As for your third charge--"Until you can impregnate yourself, men have a role in this thing."--I think you're misunderstanding my position. I don't believe a baby is a piece of real estate, where everyone who put some money in the kitty has some ownership of the land. Just because you did something that resulted in something happening doesn't mean the thing that happened is "yours." It also doesn't mean that the thing that happened is "mine."

In fact, the fact that you're arguing for some kind of recognition of personhood for embryoes and fetuses ought to make this even more clear to you. Whatever is in that womb is its own thing. It's not yours and it's not mine.

So, if I choose to be inhospitable to it, that's between me and it.

7/21/2005 09:08:00 AM  
Anonymous Anonymous said...

If the girl were impregnated by her father that is illegal (even in Tennessee) and her physician has an absolute obligation to report this to the appropriate authorities, I dont think you need to notify the guy while hes in the clink. If the girl is fearful that receiving an abortion will cause her indirect harm through violence at home, her doctor has an absolute obligation to assist her in finding someplace safe. That is why they always ask. It is the States responsibilty to protect those that cannot protect themselves, both the mother and embryo. Just because it often does not do its job well does not mean that the responsibility and therefore authority to act do not lie.
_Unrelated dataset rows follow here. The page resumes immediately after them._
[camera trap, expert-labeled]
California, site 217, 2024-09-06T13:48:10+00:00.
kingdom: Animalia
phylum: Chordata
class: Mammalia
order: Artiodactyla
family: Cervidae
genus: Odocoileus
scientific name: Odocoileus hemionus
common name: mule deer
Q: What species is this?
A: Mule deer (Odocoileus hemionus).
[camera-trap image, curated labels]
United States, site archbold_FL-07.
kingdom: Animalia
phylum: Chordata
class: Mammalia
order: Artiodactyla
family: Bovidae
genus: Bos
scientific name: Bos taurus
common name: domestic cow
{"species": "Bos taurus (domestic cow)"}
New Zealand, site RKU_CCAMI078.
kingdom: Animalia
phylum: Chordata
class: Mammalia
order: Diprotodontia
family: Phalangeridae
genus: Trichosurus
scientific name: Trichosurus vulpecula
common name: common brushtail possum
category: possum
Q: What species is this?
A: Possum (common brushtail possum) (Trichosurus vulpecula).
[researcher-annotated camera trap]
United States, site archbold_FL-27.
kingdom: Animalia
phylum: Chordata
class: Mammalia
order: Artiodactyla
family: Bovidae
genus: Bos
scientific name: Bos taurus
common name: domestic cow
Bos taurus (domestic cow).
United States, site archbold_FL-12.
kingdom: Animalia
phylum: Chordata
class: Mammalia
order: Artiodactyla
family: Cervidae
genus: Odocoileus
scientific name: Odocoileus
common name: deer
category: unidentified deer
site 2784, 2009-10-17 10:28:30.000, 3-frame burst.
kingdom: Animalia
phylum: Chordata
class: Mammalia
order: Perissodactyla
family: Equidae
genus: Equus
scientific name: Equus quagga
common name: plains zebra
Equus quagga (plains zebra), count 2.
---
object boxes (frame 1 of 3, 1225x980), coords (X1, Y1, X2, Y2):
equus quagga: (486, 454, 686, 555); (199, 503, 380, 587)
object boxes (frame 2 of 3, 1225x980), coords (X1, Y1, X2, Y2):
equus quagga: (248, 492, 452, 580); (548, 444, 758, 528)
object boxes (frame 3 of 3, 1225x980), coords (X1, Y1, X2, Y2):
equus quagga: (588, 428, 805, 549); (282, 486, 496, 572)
The Supremes consider spirituality all the time in making their decisions. RvW cites to religious authority. Religious beliefs shape who we, as a people are, they color most every aspect of our society, for good or ill.

Heres the problem - "Whatever is in that womb is its own thing." You seem to concede that this thing has some kind of existence of its own, outside of its dependence upon you. If that be the case, the State has an interest in protecting that existence. And that means having the authority to regulate abortion.

I'll try to let you have the last word, being as this is your place and all


7/21/2005 10:00:00 AM  
Blogger Aunt B said...

It tickles me, frustrates me, and breaks my heart that you always try to move the discussion away from the heart-breaking, tough things and onto more theoretical and safe grounds.

This, my dear friend, is why I think it's hard for women to talk to men about abortion. What I think you're missing is that in every scenario you've proposed, you assume the best, that things work. That, over all, justice prevails, consensus can be reached, fathers don't abuse their daughters, doctors can be trusted, etc.

But not only don't we experience a world where things work smoothly most of the time (in fact, we experience a world where our gender gets in the way frequently of things working smoothly), when we're faced with whether or not we want to carry a pregnancy to term, to do that dangerous and brave thing, we have to face the particulars of our situation, which might include fathers who rape daughters, doctors who don't do what they should, judges who feel their own religious beliefs are more important than ours, etc.

Who can judge the particularities of our own situation better than we can?